Polytellurophenes are an emerging class of conjugated polymers; however, their controlled polymerization leading to high molecular weight materials has been a major challenge. Here we present a systematic investigation of the synthesis of poly­(3-alkyltellurophene)­s using the catalyst transfer polycondensation methodology. Learning that previous syntheses were limited by both polymerization reaction kinetics and polymer solubility, we design new tellurophene monomers to overcome these limitations. Controlled polymerization behavior up to M_n = 25 kDa, chain extension, block copolymerization, external initiation, and well-defined end groups are demonstrated for poly­(3-alkyl­tellurophene)­s with appropriately designed side chains. We clarify the role that side-chain branching point plays on polymerization kinetics and optical properties for these prototypical regioregular polymers.
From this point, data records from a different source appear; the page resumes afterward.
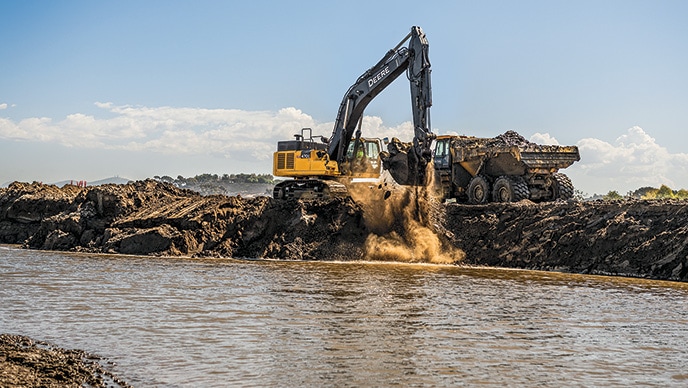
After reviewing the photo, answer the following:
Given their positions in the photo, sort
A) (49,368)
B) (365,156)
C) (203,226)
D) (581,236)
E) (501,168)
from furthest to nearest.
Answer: (365,156) → (501,168) → (203,226) → (581,236) → (49,368)

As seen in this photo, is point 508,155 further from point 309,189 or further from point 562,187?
point 309,189

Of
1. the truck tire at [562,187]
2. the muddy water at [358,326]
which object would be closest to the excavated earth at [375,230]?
the muddy water at [358,326]

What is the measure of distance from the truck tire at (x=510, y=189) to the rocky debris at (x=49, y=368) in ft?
55.3

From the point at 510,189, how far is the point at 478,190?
4.99 feet

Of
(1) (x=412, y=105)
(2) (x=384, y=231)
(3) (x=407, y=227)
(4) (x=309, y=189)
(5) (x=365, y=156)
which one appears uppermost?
(1) (x=412, y=105)

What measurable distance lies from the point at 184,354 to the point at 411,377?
101 inches

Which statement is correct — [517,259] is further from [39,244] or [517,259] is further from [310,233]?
[39,244]

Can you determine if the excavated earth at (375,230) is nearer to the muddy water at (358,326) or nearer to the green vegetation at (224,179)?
the muddy water at (358,326)

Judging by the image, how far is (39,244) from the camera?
25406 mm

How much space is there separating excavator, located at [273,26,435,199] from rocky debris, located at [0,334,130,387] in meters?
13.9

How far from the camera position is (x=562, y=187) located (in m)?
24.2

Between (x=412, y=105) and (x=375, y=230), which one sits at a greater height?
(x=412, y=105)

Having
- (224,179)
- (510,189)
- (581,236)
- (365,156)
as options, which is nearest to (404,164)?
(365,156)

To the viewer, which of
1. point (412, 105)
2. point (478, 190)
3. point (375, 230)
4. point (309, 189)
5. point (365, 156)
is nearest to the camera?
point (412, 105)
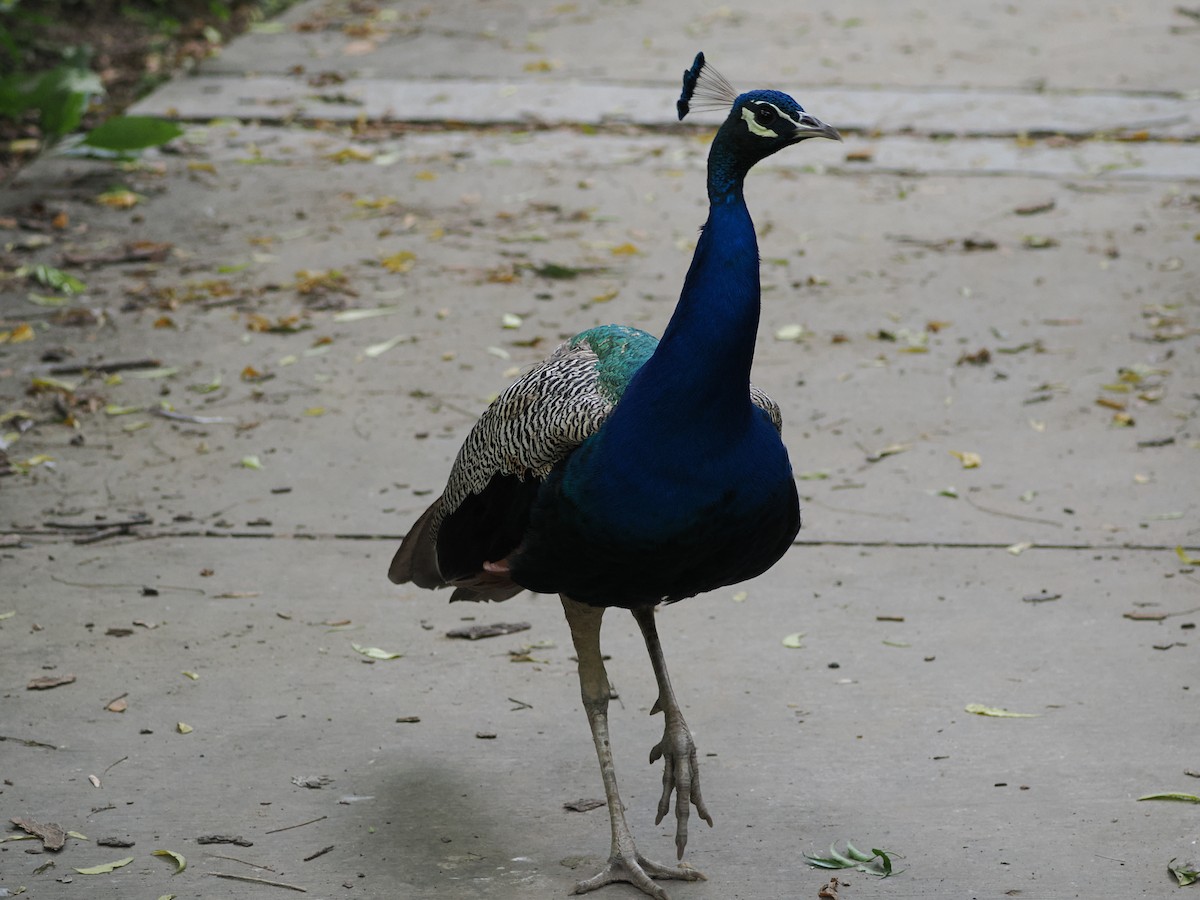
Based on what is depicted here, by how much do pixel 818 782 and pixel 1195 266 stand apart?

In addition, the effect that monomer addition sequence has on well-defined tellurophene–thiophene block copolymers was studied. The controlled polymerization of tellurophene should provide access to more complex polymeric architectures involving these and other conjugated monomers. The methods used to optimize the polymerization of alkyltellurophenes should be applicable to other monomers that have been challenging to synthesize in a controlled manner.